- **Work required**
From the line containing "common name: pig-tailed macaque" to the end of the entries, return every line exactly, both ends included, and add nothing.

===

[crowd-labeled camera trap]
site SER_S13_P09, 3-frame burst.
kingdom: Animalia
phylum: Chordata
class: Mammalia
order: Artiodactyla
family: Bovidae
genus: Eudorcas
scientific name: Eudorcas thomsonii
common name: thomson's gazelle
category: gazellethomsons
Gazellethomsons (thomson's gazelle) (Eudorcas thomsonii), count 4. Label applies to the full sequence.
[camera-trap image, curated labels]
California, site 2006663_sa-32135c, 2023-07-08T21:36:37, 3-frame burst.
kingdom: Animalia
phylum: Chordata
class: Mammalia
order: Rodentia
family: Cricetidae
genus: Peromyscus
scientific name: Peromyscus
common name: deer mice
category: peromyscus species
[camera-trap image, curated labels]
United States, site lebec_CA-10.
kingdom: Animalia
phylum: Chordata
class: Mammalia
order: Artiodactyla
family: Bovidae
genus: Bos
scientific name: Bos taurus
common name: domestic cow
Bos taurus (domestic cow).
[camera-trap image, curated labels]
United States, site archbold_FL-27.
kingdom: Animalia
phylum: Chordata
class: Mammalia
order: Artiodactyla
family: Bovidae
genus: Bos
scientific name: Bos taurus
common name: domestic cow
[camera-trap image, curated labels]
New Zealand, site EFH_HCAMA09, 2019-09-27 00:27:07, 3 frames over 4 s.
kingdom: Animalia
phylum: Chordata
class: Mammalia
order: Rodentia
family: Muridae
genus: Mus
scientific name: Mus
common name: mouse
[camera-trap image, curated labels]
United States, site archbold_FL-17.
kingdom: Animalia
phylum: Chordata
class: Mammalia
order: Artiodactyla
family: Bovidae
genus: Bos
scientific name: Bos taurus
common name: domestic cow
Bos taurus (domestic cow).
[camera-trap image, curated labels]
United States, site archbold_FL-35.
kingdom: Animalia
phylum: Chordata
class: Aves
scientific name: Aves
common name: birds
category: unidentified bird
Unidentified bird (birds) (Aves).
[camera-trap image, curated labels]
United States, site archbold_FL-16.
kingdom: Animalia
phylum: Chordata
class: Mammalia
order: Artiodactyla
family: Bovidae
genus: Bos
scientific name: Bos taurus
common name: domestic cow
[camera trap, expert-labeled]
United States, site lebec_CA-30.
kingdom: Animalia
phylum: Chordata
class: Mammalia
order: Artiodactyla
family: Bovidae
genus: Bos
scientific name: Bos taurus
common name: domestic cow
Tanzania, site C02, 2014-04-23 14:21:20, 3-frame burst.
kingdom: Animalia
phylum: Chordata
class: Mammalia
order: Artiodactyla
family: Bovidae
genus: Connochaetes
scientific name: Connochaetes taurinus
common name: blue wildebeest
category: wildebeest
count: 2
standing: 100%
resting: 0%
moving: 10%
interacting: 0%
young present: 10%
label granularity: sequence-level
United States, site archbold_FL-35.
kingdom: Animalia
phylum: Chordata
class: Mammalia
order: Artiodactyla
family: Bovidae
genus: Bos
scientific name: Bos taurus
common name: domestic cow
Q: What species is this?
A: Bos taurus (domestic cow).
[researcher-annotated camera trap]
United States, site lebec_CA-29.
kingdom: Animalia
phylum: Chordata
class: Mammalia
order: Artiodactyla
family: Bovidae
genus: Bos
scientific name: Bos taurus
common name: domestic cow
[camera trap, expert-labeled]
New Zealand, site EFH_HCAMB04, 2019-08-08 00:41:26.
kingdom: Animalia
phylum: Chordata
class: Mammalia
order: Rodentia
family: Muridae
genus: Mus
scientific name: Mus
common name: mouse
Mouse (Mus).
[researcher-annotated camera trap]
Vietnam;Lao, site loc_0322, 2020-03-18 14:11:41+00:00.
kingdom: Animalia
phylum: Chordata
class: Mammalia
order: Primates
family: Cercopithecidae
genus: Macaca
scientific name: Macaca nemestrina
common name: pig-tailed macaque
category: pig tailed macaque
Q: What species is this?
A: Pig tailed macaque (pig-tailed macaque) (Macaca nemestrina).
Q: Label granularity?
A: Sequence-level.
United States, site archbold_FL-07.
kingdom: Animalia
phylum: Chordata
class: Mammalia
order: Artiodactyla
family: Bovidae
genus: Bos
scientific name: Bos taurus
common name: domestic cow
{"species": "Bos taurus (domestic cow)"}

===

- **Completed exercise**
common name: pig-tailed macaque
category: pig tailed macaque
Q: What species is this?
A: Pig tailed macaque (pig-tailed macaque) (Macaca nemestrina).
Q: Label granularity?
A: Sequence-level.
United States, site archbold_FL-07.
kingdom: Animalia
phylum: Chordata
class: Mammalia
order: Artiodactyla
family: Bovidae
genus: Bos
scientific name: Bos taurus
common name: domestic cow
{"species": "Bos taurus (domestic cow)"}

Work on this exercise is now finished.